Location independent workers & the human cloud
The concept of “location independent” workers isn’t new, but its rapid expansion will have deep repercussions for employers and workers. In short, the availability of wireless technology and widespread internet access enable companies to outsource work to any corner of the globe. According to one estimate, there will be 1 billion location independent workers by the year 2025.
The gig economy has also played a key role in the growth of location independent employment. Jobs that were once considered white collar can now be retooled into a system of less complex tasks and distributed to a team of workers, each of whom completes their task independently. This redistribution of work among physically separated workers is referred to as the “human cloud,” and it’s currently worth an estimated $50B a year (The Economist).
The growth of location independent work is driven by more than lean management strategy and outsourcing.

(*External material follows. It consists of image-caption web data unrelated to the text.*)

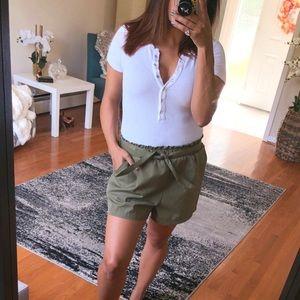 Pants - 25% OFF BUNDLES🌟 STELLA Khaki green casual shorts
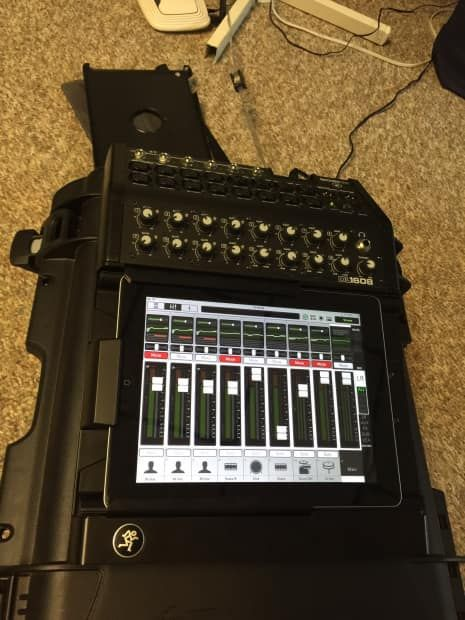 Mackie DL1608 16-Channel Digital Live Sound Mixer with iPad Control. The Mackie DL1608 redefines live mixing by combining the proven power of a full-featured digital mixer with the unmatched ease and mobility of an iPad. With 16 boutique-quality Onyx mic preamps and the performance of 24bit Cirru...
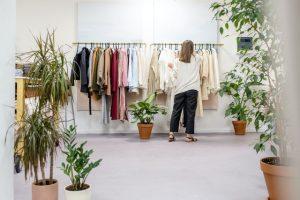 жена избира каква рокля да облече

It’s also being cultivated by nations and communities that see it as a vital opportunity for people to participate in the global economy. Kenya is an example of one country that is helping prepare its citizens for these opportunities by developing training programs for location independent employment in the IT sector.
Remote and location independent workers represent two expanding categories of workers. A third group takes the concept of remote work and combines it with wanderlust. These are the digital nomads.
Researchers at MBO Partners define “digital nomads” as
“People who choose to embrace a location-independent, technology-enabled lifestyle that allows them to travel and work remotely, anywhere in the internet-connected world. Unlike regular remote workers, who tend to stay in one geographic area, digital nomads travel and explore while working.”
Once considered a novelty experience reserved for freelancers, bloggers, and contract workers, the appeal of the digital nomad adventure continues to expand as more workers realize that if they can work from home, they can work from anywhere.
|Number of digital nomads||Year|
From 2019 to 2020, the number of workers who identified as “digital nomads” grew 49%. While the total number of digital nomads might be relatively small, its growth should be seen as another sign that even new work models will continue to evolve.
While reliance on location independent workers, digital nomads, and the human cloud may not be on the immediate horizon for every business, these work models demonstrate the degree of complexity of workflows and processes that are already a reality for many employers. They also provide a bellwether of some of the ways globalization may impact human resource management in the future.